Looking for a solution

I look at the documentation on scaling out and decide to implement competing consumer.

I move “slower” handlers to a new endpoint, and I deploy two more instances of the “fast” endpoint. (EDIT: Come to think of it, the built-in multi-threading support in NServiceBus would have achieved almost the same thing).

New problems

I now see a situation where handlers are competing on the same domain entities by ID, causing concurrency failures resulting in automatic retries.

In particular the “slow” messages are almost never processed, because for every entity they load, process, and attempt to save, another endpoint has already updated that entity for a different, “faster” message, and so the slow message fails to save and the whole pipeline has to start over. Immediate retries and Delayed retries are superb built-in functionality, but in this case the failed attempts account for a huge amount of waste.

Finally, the actual question for readers of this forum

Thank you for reading this far. :slight_smile:

Usually in these situations the advice from the community is “Your boundaries are wrong.”. Does this mean my entity is wrong, and should be more entities? What if the actions being performed all require the same value to satisfy invariants? In that case I can’t split the entity up.

I know that for NServiceBus, topic-based routing is considered undesirable - so I can’t have an endpoint-per-user and ensure at least any one user’s messages aren’t waiting behind their colleagues’ messages.

I’m not sure what the options are. Can anyone help?

If you have slow handlers and fast handlers that are all targeting the same data, you might want to consider switching to pessimistic concurrency for your data operations. At least this way, the slow handlers will eventually acquire the lock and process, potentially blocking a batch of fast message handlers for the duration.

You might get into a situation where the fast endpoint is not able to process any messages, because all of the messages at the head of its input queue require a lock that the endpoint cannot acquire while the long-running handler is in flight.

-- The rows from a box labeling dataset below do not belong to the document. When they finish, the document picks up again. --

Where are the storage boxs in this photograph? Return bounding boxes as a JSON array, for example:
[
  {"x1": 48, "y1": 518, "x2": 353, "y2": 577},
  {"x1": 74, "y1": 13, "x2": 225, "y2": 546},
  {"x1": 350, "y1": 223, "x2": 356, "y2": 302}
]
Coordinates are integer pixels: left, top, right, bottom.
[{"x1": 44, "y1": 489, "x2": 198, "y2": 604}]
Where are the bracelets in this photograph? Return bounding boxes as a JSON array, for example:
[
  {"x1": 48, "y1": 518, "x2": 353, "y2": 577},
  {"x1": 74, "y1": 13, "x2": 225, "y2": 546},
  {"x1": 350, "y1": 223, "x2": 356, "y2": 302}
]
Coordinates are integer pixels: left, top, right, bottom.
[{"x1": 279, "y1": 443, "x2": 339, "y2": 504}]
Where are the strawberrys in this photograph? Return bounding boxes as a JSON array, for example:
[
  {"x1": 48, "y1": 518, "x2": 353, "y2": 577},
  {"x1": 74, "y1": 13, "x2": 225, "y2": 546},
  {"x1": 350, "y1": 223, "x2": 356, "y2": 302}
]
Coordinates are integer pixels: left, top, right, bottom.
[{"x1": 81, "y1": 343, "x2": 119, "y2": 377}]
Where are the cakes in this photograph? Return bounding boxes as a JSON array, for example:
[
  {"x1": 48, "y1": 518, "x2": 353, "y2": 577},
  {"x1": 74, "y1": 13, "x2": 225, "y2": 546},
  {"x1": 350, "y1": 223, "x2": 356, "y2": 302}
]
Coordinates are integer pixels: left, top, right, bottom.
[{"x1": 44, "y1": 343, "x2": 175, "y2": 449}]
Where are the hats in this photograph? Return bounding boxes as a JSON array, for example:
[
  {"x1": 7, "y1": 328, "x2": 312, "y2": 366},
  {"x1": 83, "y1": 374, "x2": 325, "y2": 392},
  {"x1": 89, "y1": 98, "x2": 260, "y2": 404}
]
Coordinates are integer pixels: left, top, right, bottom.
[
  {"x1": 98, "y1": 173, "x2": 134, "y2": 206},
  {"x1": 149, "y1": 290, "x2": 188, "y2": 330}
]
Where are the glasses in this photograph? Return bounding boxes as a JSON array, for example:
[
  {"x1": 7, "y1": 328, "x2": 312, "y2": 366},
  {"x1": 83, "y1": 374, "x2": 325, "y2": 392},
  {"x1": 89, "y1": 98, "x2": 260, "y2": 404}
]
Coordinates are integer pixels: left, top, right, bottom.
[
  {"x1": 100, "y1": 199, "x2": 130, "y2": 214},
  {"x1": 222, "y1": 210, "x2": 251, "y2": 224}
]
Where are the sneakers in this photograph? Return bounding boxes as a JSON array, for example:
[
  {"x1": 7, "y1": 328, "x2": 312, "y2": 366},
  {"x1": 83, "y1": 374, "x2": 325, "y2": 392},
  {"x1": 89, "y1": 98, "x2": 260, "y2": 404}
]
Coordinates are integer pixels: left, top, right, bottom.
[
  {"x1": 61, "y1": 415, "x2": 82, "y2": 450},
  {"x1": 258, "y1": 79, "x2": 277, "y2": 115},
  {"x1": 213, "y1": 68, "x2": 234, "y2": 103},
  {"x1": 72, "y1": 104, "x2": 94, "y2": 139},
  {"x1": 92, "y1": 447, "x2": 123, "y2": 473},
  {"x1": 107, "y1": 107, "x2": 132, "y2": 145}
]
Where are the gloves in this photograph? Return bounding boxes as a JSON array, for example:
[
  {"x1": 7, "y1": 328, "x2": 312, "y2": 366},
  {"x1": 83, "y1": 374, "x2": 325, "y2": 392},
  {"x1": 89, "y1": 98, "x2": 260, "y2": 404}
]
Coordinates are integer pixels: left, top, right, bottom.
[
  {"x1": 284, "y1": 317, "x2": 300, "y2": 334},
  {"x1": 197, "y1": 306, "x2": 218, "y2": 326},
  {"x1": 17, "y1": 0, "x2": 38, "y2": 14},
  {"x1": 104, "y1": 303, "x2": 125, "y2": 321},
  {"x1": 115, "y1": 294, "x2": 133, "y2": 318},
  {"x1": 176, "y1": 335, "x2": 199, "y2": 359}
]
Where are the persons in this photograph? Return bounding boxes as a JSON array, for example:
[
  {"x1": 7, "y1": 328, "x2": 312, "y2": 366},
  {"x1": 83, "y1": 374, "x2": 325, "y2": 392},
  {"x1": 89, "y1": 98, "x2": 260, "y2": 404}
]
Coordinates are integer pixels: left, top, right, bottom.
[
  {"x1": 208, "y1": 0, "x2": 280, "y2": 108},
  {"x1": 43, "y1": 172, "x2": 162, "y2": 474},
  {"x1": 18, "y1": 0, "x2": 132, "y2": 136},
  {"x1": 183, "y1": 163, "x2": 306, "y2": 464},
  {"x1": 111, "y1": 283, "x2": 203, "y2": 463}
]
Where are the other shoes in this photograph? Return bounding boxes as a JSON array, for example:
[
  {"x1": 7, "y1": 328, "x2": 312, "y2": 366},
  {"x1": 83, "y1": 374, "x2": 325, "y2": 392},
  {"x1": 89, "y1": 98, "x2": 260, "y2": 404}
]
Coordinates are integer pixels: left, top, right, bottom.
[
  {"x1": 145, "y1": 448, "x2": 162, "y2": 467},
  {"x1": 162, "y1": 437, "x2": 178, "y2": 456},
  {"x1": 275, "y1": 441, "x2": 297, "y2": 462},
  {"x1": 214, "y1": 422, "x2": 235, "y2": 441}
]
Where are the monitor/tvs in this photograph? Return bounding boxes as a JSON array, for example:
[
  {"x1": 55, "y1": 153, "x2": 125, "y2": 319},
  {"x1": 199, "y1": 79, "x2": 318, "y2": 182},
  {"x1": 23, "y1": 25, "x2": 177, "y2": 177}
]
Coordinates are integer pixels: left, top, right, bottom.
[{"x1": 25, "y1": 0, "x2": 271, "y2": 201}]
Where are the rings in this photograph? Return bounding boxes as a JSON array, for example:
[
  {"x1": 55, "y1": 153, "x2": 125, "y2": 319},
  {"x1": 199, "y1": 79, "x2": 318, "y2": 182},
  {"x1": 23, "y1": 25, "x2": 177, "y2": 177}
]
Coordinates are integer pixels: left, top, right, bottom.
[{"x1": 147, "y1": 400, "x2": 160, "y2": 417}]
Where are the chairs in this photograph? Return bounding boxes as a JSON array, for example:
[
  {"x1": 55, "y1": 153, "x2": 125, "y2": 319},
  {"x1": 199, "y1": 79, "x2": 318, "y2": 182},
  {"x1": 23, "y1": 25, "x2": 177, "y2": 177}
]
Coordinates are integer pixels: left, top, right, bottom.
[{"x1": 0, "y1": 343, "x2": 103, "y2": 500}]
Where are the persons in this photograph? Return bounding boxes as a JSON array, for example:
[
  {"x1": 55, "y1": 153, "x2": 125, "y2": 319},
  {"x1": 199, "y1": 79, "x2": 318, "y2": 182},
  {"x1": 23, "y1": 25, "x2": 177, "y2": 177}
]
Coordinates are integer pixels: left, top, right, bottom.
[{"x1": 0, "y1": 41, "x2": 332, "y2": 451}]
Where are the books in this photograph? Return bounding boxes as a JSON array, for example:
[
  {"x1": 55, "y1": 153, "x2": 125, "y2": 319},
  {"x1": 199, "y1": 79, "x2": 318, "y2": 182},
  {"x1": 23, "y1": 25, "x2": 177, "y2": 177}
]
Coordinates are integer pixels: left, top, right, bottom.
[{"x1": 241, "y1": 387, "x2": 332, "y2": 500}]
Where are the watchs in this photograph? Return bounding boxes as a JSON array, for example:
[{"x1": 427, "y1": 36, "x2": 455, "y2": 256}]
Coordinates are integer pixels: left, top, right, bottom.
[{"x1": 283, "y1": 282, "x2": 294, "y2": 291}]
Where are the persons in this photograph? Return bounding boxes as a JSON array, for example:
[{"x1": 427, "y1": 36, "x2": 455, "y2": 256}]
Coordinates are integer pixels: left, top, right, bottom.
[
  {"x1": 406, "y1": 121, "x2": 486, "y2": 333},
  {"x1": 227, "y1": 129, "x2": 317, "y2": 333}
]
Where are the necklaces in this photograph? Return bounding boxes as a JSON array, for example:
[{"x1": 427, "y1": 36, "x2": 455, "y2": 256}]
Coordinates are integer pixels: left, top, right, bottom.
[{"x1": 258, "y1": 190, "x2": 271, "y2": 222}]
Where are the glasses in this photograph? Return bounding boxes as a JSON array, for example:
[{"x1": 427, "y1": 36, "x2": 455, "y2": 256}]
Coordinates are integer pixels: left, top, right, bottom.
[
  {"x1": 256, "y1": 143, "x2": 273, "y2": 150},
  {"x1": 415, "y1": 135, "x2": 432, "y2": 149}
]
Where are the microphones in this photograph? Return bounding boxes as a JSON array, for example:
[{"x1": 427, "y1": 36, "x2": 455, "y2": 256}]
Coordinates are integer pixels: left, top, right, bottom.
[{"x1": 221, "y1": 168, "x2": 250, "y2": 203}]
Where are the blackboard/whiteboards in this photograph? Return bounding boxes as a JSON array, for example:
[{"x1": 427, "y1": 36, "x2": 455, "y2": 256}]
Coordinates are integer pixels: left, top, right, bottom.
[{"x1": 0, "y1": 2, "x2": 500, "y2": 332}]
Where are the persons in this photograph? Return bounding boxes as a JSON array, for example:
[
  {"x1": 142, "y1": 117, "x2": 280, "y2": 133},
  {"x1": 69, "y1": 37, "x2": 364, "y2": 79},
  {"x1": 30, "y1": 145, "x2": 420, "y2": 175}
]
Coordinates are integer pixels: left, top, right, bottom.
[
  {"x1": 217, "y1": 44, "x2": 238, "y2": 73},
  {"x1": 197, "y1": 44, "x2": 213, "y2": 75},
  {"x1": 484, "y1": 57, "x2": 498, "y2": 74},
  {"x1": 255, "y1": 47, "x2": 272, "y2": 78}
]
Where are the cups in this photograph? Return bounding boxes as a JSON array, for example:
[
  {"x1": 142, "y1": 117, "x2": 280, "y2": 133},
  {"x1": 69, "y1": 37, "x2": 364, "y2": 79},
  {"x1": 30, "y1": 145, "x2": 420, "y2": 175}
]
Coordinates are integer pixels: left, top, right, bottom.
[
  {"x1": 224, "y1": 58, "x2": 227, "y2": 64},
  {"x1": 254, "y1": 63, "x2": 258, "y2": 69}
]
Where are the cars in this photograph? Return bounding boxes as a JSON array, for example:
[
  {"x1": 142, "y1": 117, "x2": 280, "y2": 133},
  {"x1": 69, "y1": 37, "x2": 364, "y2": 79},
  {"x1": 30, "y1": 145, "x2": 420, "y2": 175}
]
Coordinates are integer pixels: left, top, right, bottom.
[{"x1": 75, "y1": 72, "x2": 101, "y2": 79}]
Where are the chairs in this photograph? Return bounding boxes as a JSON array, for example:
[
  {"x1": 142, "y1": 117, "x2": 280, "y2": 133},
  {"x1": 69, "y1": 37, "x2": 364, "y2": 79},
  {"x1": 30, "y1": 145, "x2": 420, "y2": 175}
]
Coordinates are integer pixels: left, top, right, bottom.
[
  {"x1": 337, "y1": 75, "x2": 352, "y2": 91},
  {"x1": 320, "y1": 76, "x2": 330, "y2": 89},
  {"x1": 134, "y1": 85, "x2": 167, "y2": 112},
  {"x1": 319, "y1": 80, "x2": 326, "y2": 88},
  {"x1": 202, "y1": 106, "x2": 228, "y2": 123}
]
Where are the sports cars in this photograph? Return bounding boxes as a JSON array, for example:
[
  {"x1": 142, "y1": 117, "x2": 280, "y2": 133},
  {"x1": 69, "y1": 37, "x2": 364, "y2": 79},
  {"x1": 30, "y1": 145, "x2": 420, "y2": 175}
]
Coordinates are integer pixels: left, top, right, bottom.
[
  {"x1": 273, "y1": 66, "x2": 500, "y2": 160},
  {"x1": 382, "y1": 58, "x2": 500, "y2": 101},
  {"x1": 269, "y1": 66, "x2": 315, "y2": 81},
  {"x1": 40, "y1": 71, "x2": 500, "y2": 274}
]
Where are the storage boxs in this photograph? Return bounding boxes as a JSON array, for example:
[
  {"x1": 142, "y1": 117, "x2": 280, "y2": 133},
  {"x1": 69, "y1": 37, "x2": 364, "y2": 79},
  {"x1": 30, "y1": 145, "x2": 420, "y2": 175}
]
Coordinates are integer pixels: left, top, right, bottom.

If your locking is async, then you may be able to increase the concurrency on the fast message handler endpoint to compensate. This allows the endpoint to try and process more messages in parallel, which decreases the likelihood that all of Andy’s messages wait for Susan’s messages. The success of that strategy will depend on the mix of messages expected in the fast endpoint queue and the queue length, so you’d need to test it with a production-like data load to see how it behaves.

Ultimately, contention over that resource will limit the scalability of the system. You can work around it a little bit, and you may be able to work within those workarounds. In the long-run, you should examine your boundaries and see if there’s some way you can adjust them to reduce contention. It may not be possible with the constraints that you have. It’s hard to know without a concrete example.